Reading text:
******

Guest post originally published on Flux’s blog by Daniel Holbach, Community Management for Flux
As the Flux family of projects and its communities are growing, we strive to inform you each month about what has already landed, new possibilities which are available for integration and where you can get involved. Read last month’s update here.
Let’s recap what happened in July – even though a lot of us took some much needed holidays, a lot has been happening!
We are very proud of what we put together, here we want to reiterate some Flux facts – they are sort of our mission statement with Flux.
- 🤝 Flux provides GitOps for both apps or infrastructure. Flux and Flagger deploy apps with canaries, feature flags, and A/B rollouts. Flux can also manage any Kubernetes resource. Infrastructure and workload dependency management is built in.

******

Stored records:
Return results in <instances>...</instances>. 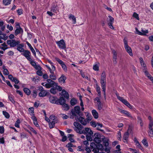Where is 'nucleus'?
Returning a JSON list of instances; mask_svg holds the SVG:
<instances>
[{"label":"nucleus","mask_w":153,"mask_h":153,"mask_svg":"<svg viewBox=\"0 0 153 153\" xmlns=\"http://www.w3.org/2000/svg\"><path fill=\"white\" fill-rule=\"evenodd\" d=\"M70 118L73 119L75 117L76 119H78V117L82 116V113L81 111L80 106H75L73 109H72L70 113Z\"/></svg>","instance_id":"obj_1"},{"label":"nucleus","mask_w":153,"mask_h":153,"mask_svg":"<svg viewBox=\"0 0 153 153\" xmlns=\"http://www.w3.org/2000/svg\"><path fill=\"white\" fill-rule=\"evenodd\" d=\"M94 141L99 144L103 142L104 146H105V137L104 136L101 135L99 133H96L94 134Z\"/></svg>","instance_id":"obj_2"},{"label":"nucleus","mask_w":153,"mask_h":153,"mask_svg":"<svg viewBox=\"0 0 153 153\" xmlns=\"http://www.w3.org/2000/svg\"><path fill=\"white\" fill-rule=\"evenodd\" d=\"M74 125L75 127L74 128V130L77 133L79 134H82L84 133L83 131V126L79 123L75 122L74 123Z\"/></svg>","instance_id":"obj_3"},{"label":"nucleus","mask_w":153,"mask_h":153,"mask_svg":"<svg viewBox=\"0 0 153 153\" xmlns=\"http://www.w3.org/2000/svg\"><path fill=\"white\" fill-rule=\"evenodd\" d=\"M100 83L102 89L104 92V96L105 97V73L104 72H103L101 74Z\"/></svg>","instance_id":"obj_4"},{"label":"nucleus","mask_w":153,"mask_h":153,"mask_svg":"<svg viewBox=\"0 0 153 153\" xmlns=\"http://www.w3.org/2000/svg\"><path fill=\"white\" fill-rule=\"evenodd\" d=\"M124 48L126 52L128 53L130 56H133L132 51L131 48L128 45V41L126 38L123 39Z\"/></svg>","instance_id":"obj_5"},{"label":"nucleus","mask_w":153,"mask_h":153,"mask_svg":"<svg viewBox=\"0 0 153 153\" xmlns=\"http://www.w3.org/2000/svg\"><path fill=\"white\" fill-rule=\"evenodd\" d=\"M7 43L10 47H14L19 44L20 43V41L18 40L16 41L15 39H10L7 40Z\"/></svg>","instance_id":"obj_6"},{"label":"nucleus","mask_w":153,"mask_h":153,"mask_svg":"<svg viewBox=\"0 0 153 153\" xmlns=\"http://www.w3.org/2000/svg\"><path fill=\"white\" fill-rule=\"evenodd\" d=\"M116 95H117V98L119 100L122 102L123 103L125 104L130 108H132V106L126 100L123 99V97L117 95V94Z\"/></svg>","instance_id":"obj_7"},{"label":"nucleus","mask_w":153,"mask_h":153,"mask_svg":"<svg viewBox=\"0 0 153 153\" xmlns=\"http://www.w3.org/2000/svg\"><path fill=\"white\" fill-rule=\"evenodd\" d=\"M114 19L112 16H108V18L107 19V24L109 27L112 29H114V27L112 25L114 23Z\"/></svg>","instance_id":"obj_8"},{"label":"nucleus","mask_w":153,"mask_h":153,"mask_svg":"<svg viewBox=\"0 0 153 153\" xmlns=\"http://www.w3.org/2000/svg\"><path fill=\"white\" fill-rule=\"evenodd\" d=\"M91 149L92 150L94 153H105L103 152H99L98 149L97 148V146L95 145V143H92L90 144Z\"/></svg>","instance_id":"obj_9"},{"label":"nucleus","mask_w":153,"mask_h":153,"mask_svg":"<svg viewBox=\"0 0 153 153\" xmlns=\"http://www.w3.org/2000/svg\"><path fill=\"white\" fill-rule=\"evenodd\" d=\"M60 48L65 49L66 48L65 43L63 39H62L56 42Z\"/></svg>","instance_id":"obj_10"},{"label":"nucleus","mask_w":153,"mask_h":153,"mask_svg":"<svg viewBox=\"0 0 153 153\" xmlns=\"http://www.w3.org/2000/svg\"><path fill=\"white\" fill-rule=\"evenodd\" d=\"M56 61L61 65L64 71L65 72H66L67 71V67L64 62L58 58H56Z\"/></svg>","instance_id":"obj_11"},{"label":"nucleus","mask_w":153,"mask_h":153,"mask_svg":"<svg viewBox=\"0 0 153 153\" xmlns=\"http://www.w3.org/2000/svg\"><path fill=\"white\" fill-rule=\"evenodd\" d=\"M148 119L149 121L148 125V131H153L152 127L153 126V120L150 116H149Z\"/></svg>","instance_id":"obj_12"},{"label":"nucleus","mask_w":153,"mask_h":153,"mask_svg":"<svg viewBox=\"0 0 153 153\" xmlns=\"http://www.w3.org/2000/svg\"><path fill=\"white\" fill-rule=\"evenodd\" d=\"M22 54L28 60H31V58L30 57V52L28 50H24Z\"/></svg>","instance_id":"obj_13"},{"label":"nucleus","mask_w":153,"mask_h":153,"mask_svg":"<svg viewBox=\"0 0 153 153\" xmlns=\"http://www.w3.org/2000/svg\"><path fill=\"white\" fill-rule=\"evenodd\" d=\"M83 131L84 133L82 134H84L92 135L93 134L92 131L88 128H85V130H83Z\"/></svg>","instance_id":"obj_14"},{"label":"nucleus","mask_w":153,"mask_h":153,"mask_svg":"<svg viewBox=\"0 0 153 153\" xmlns=\"http://www.w3.org/2000/svg\"><path fill=\"white\" fill-rule=\"evenodd\" d=\"M118 110L121 113L125 114L128 117H130L131 118H133L132 117L130 114L129 112L127 111L123 110L120 108H118Z\"/></svg>","instance_id":"obj_15"},{"label":"nucleus","mask_w":153,"mask_h":153,"mask_svg":"<svg viewBox=\"0 0 153 153\" xmlns=\"http://www.w3.org/2000/svg\"><path fill=\"white\" fill-rule=\"evenodd\" d=\"M66 101V100L64 99L63 97H60L59 99H57L56 104L62 105L64 103H65Z\"/></svg>","instance_id":"obj_16"},{"label":"nucleus","mask_w":153,"mask_h":153,"mask_svg":"<svg viewBox=\"0 0 153 153\" xmlns=\"http://www.w3.org/2000/svg\"><path fill=\"white\" fill-rule=\"evenodd\" d=\"M78 117V119H77V120H79V121L83 125L85 126L87 124V121L86 120L81 116Z\"/></svg>","instance_id":"obj_17"},{"label":"nucleus","mask_w":153,"mask_h":153,"mask_svg":"<svg viewBox=\"0 0 153 153\" xmlns=\"http://www.w3.org/2000/svg\"><path fill=\"white\" fill-rule=\"evenodd\" d=\"M58 122L57 119L56 117L55 118L53 119L50 123H49V126L50 128H51L54 127L55 124L57 123Z\"/></svg>","instance_id":"obj_18"},{"label":"nucleus","mask_w":153,"mask_h":153,"mask_svg":"<svg viewBox=\"0 0 153 153\" xmlns=\"http://www.w3.org/2000/svg\"><path fill=\"white\" fill-rule=\"evenodd\" d=\"M128 130L124 134L123 137V141L124 142L127 143L128 139L129 137V133L128 132Z\"/></svg>","instance_id":"obj_19"},{"label":"nucleus","mask_w":153,"mask_h":153,"mask_svg":"<svg viewBox=\"0 0 153 153\" xmlns=\"http://www.w3.org/2000/svg\"><path fill=\"white\" fill-rule=\"evenodd\" d=\"M57 99L56 97L50 95L49 98V101L53 103H55L56 104V102H57Z\"/></svg>","instance_id":"obj_20"},{"label":"nucleus","mask_w":153,"mask_h":153,"mask_svg":"<svg viewBox=\"0 0 153 153\" xmlns=\"http://www.w3.org/2000/svg\"><path fill=\"white\" fill-rule=\"evenodd\" d=\"M108 141V139L106 138V152H111V147L108 146L109 144Z\"/></svg>","instance_id":"obj_21"},{"label":"nucleus","mask_w":153,"mask_h":153,"mask_svg":"<svg viewBox=\"0 0 153 153\" xmlns=\"http://www.w3.org/2000/svg\"><path fill=\"white\" fill-rule=\"evenodd\" d=\"M112 53H113V61L114 64H116L117 62V53L114 50H113Z\"/></svg>","instance_id":"obj_22"},{"label":"nucleus","mask_w":153,"mask_h":153,"mask_svg":"<svg viewBox=\"0 0 153 153\" xmlns=\"http://www.w3.org/2000/svg\"><path fill=\"white\" fill-rule=\"evenodd\" d=\"M23 32V30L20 27H16V29L15 31V34L17 36L19 34Z\"/></svg>","instance_id":"obj_23"},{"label":"nucleus","mask_w":153,"mask_h":153,"mask_svg":"<svg viewBox=\"0 0 153 153\" xmlns=\"http://www.w3.org/2000/svg\"><path fill=\"white\" fill-rule=\"evenodd\" d=\"M16 46H17V50L20 52H23L24 51V49L23 48L24 47V45L23 44H20V43L18 44Z\"/></svg>","instance_id":"obj_24"},{"label":"nucleus","mask_w":153,"mask_h":153,"mask_svg":"<svg viewBox=\"0 0 153 153\" xmlns=\"http://www.w3.org/2000/svg\"><path fill=\"white\" fill-rule=\"evenodd\" d=\"M47 81L48 83L51 84V85L52 87L56 85L57 83L52 80L51 79H47Z\"/></svg>","instance_id":"obj_25"},{"label":"nucleus","mask_w":153,"mask_h":153,"mask_svg":"<svg viewBox=\"0 0 153 153\" xmlns=\"http://www.w3.org/2000/svg\"><path fill=\"white\" fill-rule=\"evenodd\" d=\"M62 95L65 98L68 99L69 97V95L67 91L65 90H63L62 91Z\"/></svg>","instance_id":"obj_26"},{"label":"nucleus","mask_w":153,"mask_h":153,"mask_svg":"<svg viewBox=\"0 0 153 153\" xmlns=\"http://www.w3.org/2000/svg\"><path fill=\"white\" fill-rule=\"evenodd\" d=\"M66 79V77L64 75H62L61 77L59 78L58 80L60 82H64Z\"/></svg>","instance_id":"obj_27"},{"label":"nucleus","mask_w":153,"mask_h":153,"mask_svg":"<svg viewBox=\"0 0 153 153\" xmlns=\"http://www.w3.org/2000/svg\"><path fill=\"white\" fill-rule=\"evenodd\" d=\"M51 74L49 75V77L52 80H56V77L54 72V71H52L50 73Z\"/></svg>","instance_id":"obj_28"},{"label":"nucleus","mask_w":153,"mask_h":153,"mask_svg":"<svg viewBox=\"0 0 153 153\" xmlns=\"http://www.w3.org/2000/svg\"><path fill=\"white\" fill-rule=\"evenodd\" d=\"M92 113L95 119H97L98 117V114L95 110H93L92 111Z\"/></svg>","instance_id":"obj_29"},{"label":"nucleus","mask_w":153,"mask_h":153,"mask_svg":"<svg viewBox=\"0 0 153 153\" xmlns=\"http://www.w3.org/2000/svg\"><path fill=\"white\" fill-rule=\"evenodd\" d=\"M47 95V93L46 91H42L39 93V96L40 97H44Z\"/></svg>","instance_id":"obj_30"},{"label":"nucleus","mask_w":153,"mask_h":153,"mask_svg":"<svg viewBox=\"0 0 153 153\" xmlns=\"http://www.w3.org/2000/svg\"><path fill=\"white\" fill-rule=\"evenodd\" d=\"M137 122L140 123L141 127H142L143 125V123L142 118L138 116L137 117Z\"/></svg>","instance_id":"obj_31"},{"label":"nucleus","mask_w":153,"mask_h":153,"mask_svg":"<svg viewBox=\"0 0 153 153\" xmlns=\"http://www.w3.org/2000/svg\"><path fill=\"white\" fill-rule=\"evenodd\" d=\"M69 18L70 19H72V20L74 24H75L76 23V17L74 16L71 14L70 15Z\"/></svg>","instance_id":"obj_32"},{"label":"nucleus","mask_w":153,"mask_h":153,"mask_svg":"<svg viewBox=\"0 0 153 153\" xmlns=\"http://www.w3.org/2000/svg\"><path fill=\"white\" fill-rule=\"evenodd\" d=\"M0 38L1 39H3L4 40H6L8 38V36H6V35L4 34L1 33L0 34Z\"/></svg>","instance_id":"obj_33"},{"label":"nucleus","mask_w":153,"mask_h":153,"mask_svg":"<svg viewBox=\"0 0 153 153\" xmlns=\"http://www.w3.org/2000/svg\"><path fill=\"white\" fill-rule=\"evenodd\" d=\"M45 66L49 70L50 73L55 70V67L54 65H52L51 68L49 66L47 65H46Z\"/></svg>","instance_id":"obj_34"},{"label":"nucleus","mask_w":153,"mask_h":153,"mask_svg":"<svg viewBox=\"0 0 153 153\" xmlns=\"http://www.w3.org/2000/svg\"><path fill=\"white\" fill-rule=\"evenodd\" d=\"M23 91L27 95H29L30 94V90L27 88H24Z\"/></svg>","instance_id":"obj_35"},{"label":"nucleus","mask_w":153,"mask_h":153,"mask_svg":"<svg viewBox=\"0 0 153 153\" xmlns=\"http://www.w3.org/2000/svg\"><path fill=\"white\" fill-rule=\"evenodd\" d=\"M95 145L97 146V148L98 149L99 151V150H102L103 149V147L102 145L100 143H99L98 145L95 144Z\"/></svg>","instance_id":"obj_36"},{"label":"nucleus","mask_w":153,"mask_h":153,"mask_svg":"<svg viewBox=\"0 0 153 153\" xmlns=\"http://www.w3.org/2000/svg\"><path fill=\"white\" fill-rule=\"evenodd\" d=\"M62 105L63 107L65 108L64 109L66 111L68 110L69 109V106L65 103H64Z\"/></svg>","instance_id":"obj_37"},{"label":"nucleus","mask_w":153,"mask_h":153,"mask_svg":"<svg viewBox=\"0 0 153 153\" xmlns=\"http://www.w3.org/2000/svg\"><path fill=\"white\" fill-rule=\"evenodd\" d=\"M97 129L101 131H103L104 130H103L101 129H100V128H102V124L98 123H97Z\"/></svg>","instance_id":"obj_38"},{"label":"nucleus","mask_w":153,"mask_h":153,"mask_svg":"<svg viewBox=\"0 0 153 153\" xmlns=\"http://www.w3.org/2000/svg\"><path fill=\"white\" fill-rule=\"evenodd\" d=\"M96 89L97 91V92L98 93V96H100V87L97 84L96 85Z\"/></svg>","instance_id":"obj_39"},{"label":"nucleus","mask_w":153,"mask_h":153,"mask_svg":"<svg viewBox=\"0 0 153 153\" xmlns=\"http://www.w3.org/2000/svg\"><path fill=\"white\" fill-rule=\"evenodd\" d=\"M99 68V63L93 65V69L96 71H98Z\"/></svg>","instance_id":"obj_40"},{"label":"nucleus","mask_w":153,"mask_h":153,"mask_svg":"<svg viewBox=\"0 0 153 153\" xmlns=\"http://www.w3.org/2000/svg\"><path fill=\"white\" fill-rule=\"evenodd\" d=\"M142 142L145 146L146 147L148 146V144L146 139L144 138L143 139L142 141Z\"/></svg>","instance_id":"obj_41"},{"label":"nucleus","mask_w":153,"mask_h":153,"mask_svg":"<svg viewBox=\"0 0 153 153\" xmlns=\"http://www.w3.org/2000/svg\"><path fill=\"white\" fill-rule=\"evenodd\" d=\"M12 0H3V3L5 5L10 4Z\"/></svg>","instance_id":"obj_42"},{"label":"nucleus","mask_w":153,"mask_h":153,"mask_svg":"<svg viewBox=\"0 0 153 153\" xmlns=\"http://www.w3.org/2000/svg\"><path fill=\"white\" fill-rule=\"evenodd\" d=\"M74 136V135L71 134H68V138L69 140L71 142H75L74 140L72 138V137Z\"/></svg>","instance_id":"obj_43"},{"label":"nucleus","mask_w":153,"mask_h":153,"mask_svg":"<svg viewBox=\"0 0 153 153\" xmlns=\"http://www.w3.org/2000/svg\"><path fill=\"white\" fill-rule=\"evenodd\" d=\"M34 108L33 107L30 108L28 109L29 111H31L30 112V113L31 114L30 115H32V116L34 115Z\"/></svg>","instance_id":"obj_44"},{"label":"nucleus","mask_w":153,"mask_h":153,"mask_svg":"<svg viewBox=\"0 0 153 153\" xmlns=\"http://www.w3.org/2000/svg\"><path fill=\"white\" fill-rule=\"evenodd\" d=\"M139 60L141 66L145 67L146 66V65L144 63V62L143 59V58L142 57H140L139 58Z\"/></svg>","instance_id":"obj_45"},{"label":"nucleus","mask_w":153,"mask_h":153,"mask_svg":"<svg viewBox=\"0 0 153 153\" xmlns=\"http://www.w3.org/2000/svg\"><path fill=\"white\" fill-rule=\"evenodd\" d=\"M77 102V101L74 99H72L70 101L71 105H74L76 104Z\"/></svg>","instance_id":"obj_46"},{"label":"nucleus","mask_w":153,"mask_h":153,"mask_svg":"<svg viewBox=\"0 0 153 153\" xmlns=\"http://www.w3.org/2000/svg\"><path fill=\"white\" fill-rule=\"evenodd\" d=\"M42 85L44 86H45L47 88H50L52 87L51 85V84L48 83L46 84H45L44 83H42Z\"/></svg>","instance_id":"obj_47"},{"label":"nucleus","mask_w":153,"mask_h":153,"mask_svg":"<svg viewBox=\"0 0 153 153\" xmlns=\"http://www.w3.org/2000/svg\"><path fill=\"white\" fill-rule=\"evenodd\" d=\"M1 45L3 46V47L1 48L3 51H5V50L8 48L7 47V45L5 43L2 44Z\"/></svg>","instance_id":"obj_48"},{"label":"nucleus","mask_w":153,"mask_h":153,"mask_svg":"<svg viewBox=\"0 0 153 153\" xmlns=\"http://www.w3.org/2000/svg\"><path fill=\"white\" fill-rule=\"evenodd\" d=\"M20 123V120L19 119H18L16 122L15 124V126L16 127L19 128V124Z\"/></svg>","instance_id":"obj_49"},{"label":"nucleus","mask_w":153,"mask_h":153,"mask_svg":"<svg viewBox=\"0 0 153 153\" xmlns=\"http://www.w3.org/2000/svg\"><path fill=\"white\" fill-rule=\"evenodd\" d=\"M2 113L3 115L6 118H9L10 117V115L8 113L4 111H3Z\"/></svg>","instance_id":"obj_50"},{"label":"nucleus","mask_w":153,"mask_h":153,"mask_svg":"<svg viewBox=\"0 0 153 153\" xmlns=\"http://www.w3.org/2000/svg\"><path fill=\"white\" fill-rule=\"evenodd\" d=\"M87 118H86V121L87 122H88L89 121H91L92 119V116L91 114H88L87 115Z\"/></svg>","instance_id":"obj_51"},{"label":"nucleus","mask_w":153,"mask_h":153,"mask_svg":"<svg viewBox=\"0 0 153 153\" xmlns=\"http://www.w3.org/2000/svg\"><path fill=\"white\" fill-rule=\"evenodd\" d=\"M57 9L56 6H54L52 7L51 8V12L56 13V11L57 10Z\"/></svg>","instance_id":"obj_52"},{"label":"nucleus","mask_w":153,"mask_h":153,"mask_svg":"<svg viewBox=\"0 0 153 153\" xmlns=\"http://www.w3.org/2000/svg\"><path fill=\"white\" fill-rule=\"evenodd\" d=\"M50 92L53 94H55L56 93V89L55 88H53L50 90Z\"/></svg>","instance_id":"obj_53"},{"label":"nucleus","mask_w":153,"mask_h":153,"mask_svg":"<svg viewBox=\"0 0 153 153\" xmlns=\"http://www.w3.org/2000/svg\"><path fill=\"white\" fill-rule=\"evenodd\" d=\"M90 125L94 127H95L97 125V123H96L95 122L92 121L90 123Z\"/></svg>","instance_id":"obj_54"},{"label":"nucleus","mask_w":153,"mask_h":153,"mask_svg":"<svg viewBox=\"0 0 153 153\" xmlns=\"http://www.w3.org/2000/svg\"><path fill=\"white\" fill-rule=\"evenodd\" d=\"M92 135H87L86 137L87 140L91 141L92 140V139L91 137Z\"/></svg>","instance_id":"obj_55"},{"label":"nucleus","mask_w":153,"mask_h":153,"mask_svg":"<svg viewBox=\"0 0 153 153\" xmlns=\"http://www.w3.org/2000/svg\"><path fill=\"white\" fill-rule=\"evenodd\" d=\"M55 86H56L55 88L56 89L59 91H62V88L59 86L58 85L57 83L56 85H55Z\"/></svg>","instance_id":"obj_56"},{"label":"nucleus","mask_w":153,"mask_h":153,"mask_svg":"<svg viewBox=\"0 0 153 153\" xmlns=\"http://www.w3.org/2000/svg\"><path fill=\"white\" fill-rule=\"evenodd\" d=\"M133 16L138 20H139L138 15L135 12H134L133 14Z\"/></svg>","instance_id":"obj_57"},{"label":"nucleus","mask_w":153,"mask_h":153,"mask_svg":"<svg viewBox=\"0 0 153 153\" xmlns=\"http://www.w3.org/2000/svg\"><path fill=\"white\" fill-rule=\"evenodd\" d=\"M20 136L21 139H23L26 137V135L25 133L22 132L20 133Z\"/></svg>","instance_id":"obj_58"},{"label":"nucleus","mask_w":153,"mask_h":153,"mask_svg":"<svg viewBox=\"0 0 153 153\" xmlns=\"http://www.w3.org/2000/svg\"><path fill=\"white\" fill-rule=\"evenodd\" d=\"M34 68L35 69L38 70H42V68L39 65H36V66L34 67Z\"/></svg>","instance_id":"obj_59"},{"label":"nucleus","mask_w":153,"mask_h":153,"mask_svg":"<svg viewBox=\"0 0 153 153\" xmlns=\"http://www.w3.org/2000/svg\"><path fill=\"white\" fill-rule=\"evenodd\" d=\"M135 30L137 32V34L138 35H142L144 34L143 33H142V32H140L138 30V29L136 27L135 28Z\"/></svg>","instance_id":"obj_60"},{"label":"nucleus","mask_w":153,"mask_h":153,"mask_svg":"<svg viewBox=\"0 0 153 153\" xmlns=\"http://www.w3.org/2000/svg\"><path fill=\"white\" fill-rule=\"evenodd\" d=\"M36 74L39 76H41L42 75V72L41 70H38L36 72Z\"/></svg>","instance_id":"obj_61"},{"label":"nucleus","mask_w":153,"mask_h":153,"mask_svg":"<svg viewBox=\"0 0 153 153\" xmlns=\"http://www.w3.org/2000/svg\"><path fill=\"white\" fill-rule=\"evenodd\" d=\"M12 81L14 82L15 84H17L19 82V81L16 77H14Z\"/></svg>","instance_id":"obj_62"},{"label":"nucleus","mask_w":153,"mask_h":153,"mask_svg":"<svg viewBox=\"0 0 153 153\" xmlns=\"http://www.w3.org/2000/svg\"><path fill=\"white\" fill-rule=\"evenodd\" d=\"M29 61H30V63L34 67L36 65V63L35 62L33 61L31 59V60Z\"/></svg>","instance_id":"obj_63"},{"label":"nucleus","mask_w":153,"mask_h":153,"mask_svg":"<svg viewBox=\"0 0 153 153\" xmlns=\"http://www.w3.org/2000/svg\"><path fill=\"white\" fill-rule=\"evenodd\" d=\"M148 133L150 137H153V131H148Z\"/></svg>","instance_id":"obj_64"}]
</instances>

******

Objectives:
• 1. Shorten the paragraph of the Flux update that begins "As the Flux family of projects," keeping its main facts.
• 2. Retype the Flux update exactly, between "- 🤝 Flux provides" and "is built in.", inclusive.

Exercise results:
• 1. As Flux projects and their communities grow, a monthly update reports what has landed, what new integration possibilities exist, and where people can get involved; last month's update can also be read.

• 2.
- 🤝 Flux provides GitOps for both apps or infrastructure. Flux and Flagger deploy apps with canaries, feature flags, and A/B rollouts. Flux can also manage any Kubernetes resource. Infrastructure and workload dependency management is built in.